The Bipartisan Infrastructure Law reauthorizes the Surface Transportation Block Grant Program (STBG) for $71.9 billion in spending over 5 years. The second largest pot of transportation funds in the bill, STBG also gives states plenty of flexibility in deciding what kinds of projects to spend the money on, from paving new highways to building bike lanes or buying electric buses.  If states use that flexibility to prioritize investments in activities like fixing bridges and tunnels, repairing transit systems, building bicycle & pedestrian infrastructure, electric vehicle charging, and improving freight operations–all possible uses for the funding–we estimate that this could result in savings of 5.5 million barrels per year.
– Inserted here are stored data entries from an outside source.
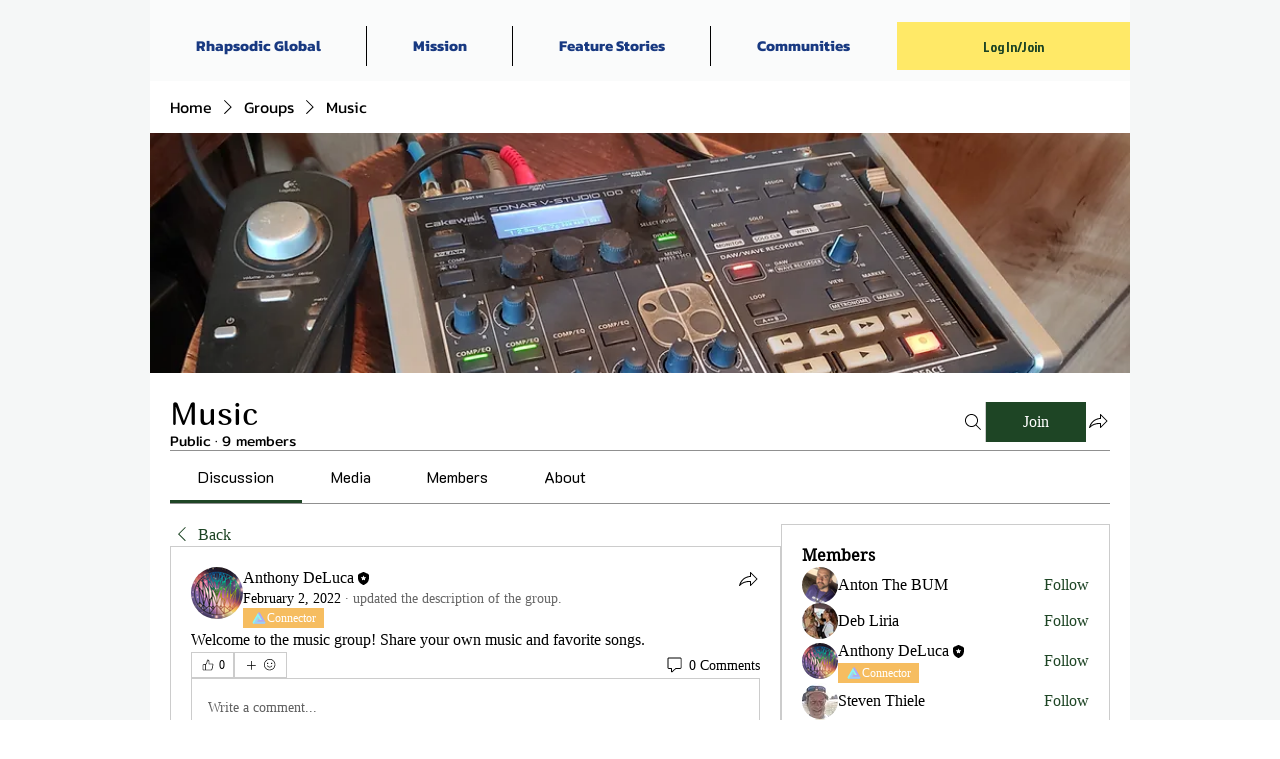

--- FILE ---
content_type: image/svg+xml
request_url: https://static.wixstatic.com/shapes/11062b_389261f4868f40b5b0b63a309e5f4ef5.svg
body_size: 859
content:
<?xml version="1.0" encoding="UTF-8"?>
<svg data-bbox="20 29 160 142.686" xmlns="http://www.w3.org/2000/svg" width="200" height="200" viewBox="0 0 200 200" data-type="color">
    <g>
        <path fill="#a9a9ff" d="M92.872 30.791c7.05-3.766 15.83-1.414 20.053 5.372l.263.439 64.506 111.707H76.693l13.704-23.837 46.035-.002-50.159-86.894.92-1.521a15.209 15.209 0 0 1 4.66-4.669l.571-.347.448-.248z" data-color="1"/>
        <path fill="#a9a9ff" d="M86.282 84.177l13.776 23.834-22.955 39.809 100.32.001.882 1.614A15.233 15.233 0 0 1 180 156.42c0 8.253-6.562 14.974-14.754 15.23l-.484.008H35.78l50.502-87.481z" data-color="1"/>
        <path fill="#89f4f7" d="M86.528 37.111l50.504 87.483h-27.55L86.528 84.787l-50.16 86.899-1.84-.045a15.256 15.256 0 0 1-6.899-2.027c-7.147-4.127-9.691-13.164-5.831-20.389l.25-.449 64.48-111.665z" data-color="2"/>
        <path opacity=".5" fill="#89f4f7" d="M86.282 84.177l13.776 23.834-22.955 39.809 100.32.001.882 1.614A15.233 15.233 0 0 1 180 156.42c0 8.253-6.562 14.974-14.754 15.23l-.484.008H35.78l50.502-87.481z" data-color="2"/>
    </g>
</svg>
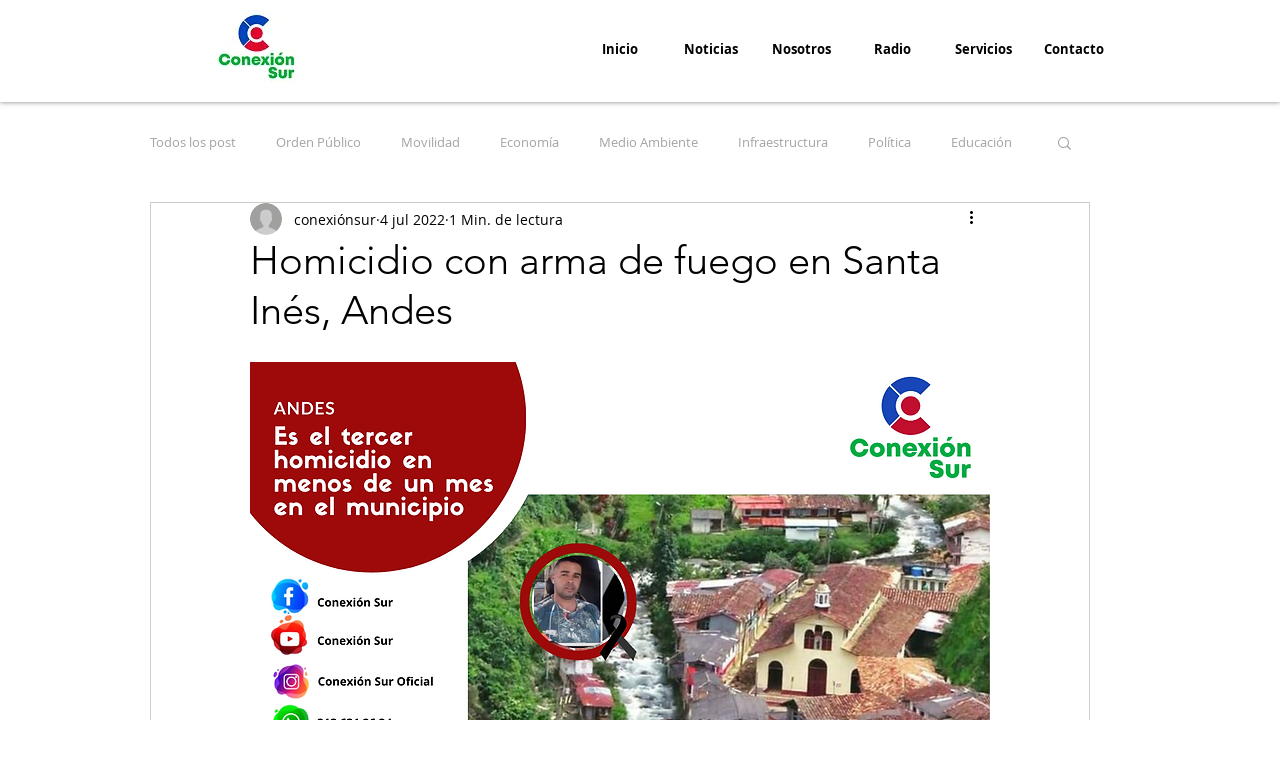

--- FILE ---
content_type: text/html; charset=utf-8
request_url: https://www.google.com/recaptcha/api2/aframe
body_size: 268
content:
<!DOCTYPE HTML><html><head><meta http-equiv="content-type" content="text/html; charset=UTF-8"></head><body><script nonce="gZtA7YOfZGmLUmHCeb7o5Q">/** Anti-fraud and anti-abuse applications only. See google.com/recaptcha */ try{var clients={'sodar':'https://pagead2.googlesyndication.com/pagead/sodar?'};window.addEventListener("message",function(a){try{if(a.source===window.parent){var b=JSON.parse(a.data);var c=clients[b['id']];if(c){var d=document.createElement('img');d.src=c+b['params']+'&rc='+(localStorage.getItem("rc::a")?sessionStorage.getItem("rc::b"):"");window.document.body.appendChild(d);sessionStorage.setItem("rc::e",parseInt(sessionStorage.getItem("rc::e")||0)+1);localStorage.setItem("rc::h",'1762533094841');}}}catch(b){}});window.parent.postMessage("_grecaptcha_ready", "*");}catch(b){}</script></body></html>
However, if STBG funds are used primarily on expanding highways, it could increase US oil dependence by nearly 4 million barrels per year.See footnote 24   

The National Highway Performance Program (NHPP) is the largest transportation program reauthorized by the Bipartisan Infrastructure Law–approximately $148 billion in spending over 5 years, or 15% of the BIL’s $1.2 trillion.  The NHPP has less flexibility than the STBG–funds are required to be spent on highways– but some highway spending (e.g., repairing roads, bridges and tunnels, known as a “fix it first” approach) could lead to reduced emissions from highway driving, while a focus on expanding highways could mean increased oil dependence of nearly 14 million barrels of oil per year, relative to business as usual.See footnote 25 

Of course, America’s dependence on oil has been over 100 years in the making and cannot be undone overnight. But just as the BIL can be a start to reducing climate-changing emissions from transportationSee footnote 26  and it can also begin reducing America’s oil dependence. 

Choices made by federal, state, and local policymakers as they implement the BIL will in part determine how quickly the United States moves toward a cleaner, safer, more stable energy future.  Even the BIL presents a modest step in relation to the enormity of US oil dependence, but the wise course forward is to take advantage of every opportunity, even small ones, because we have a long way to go.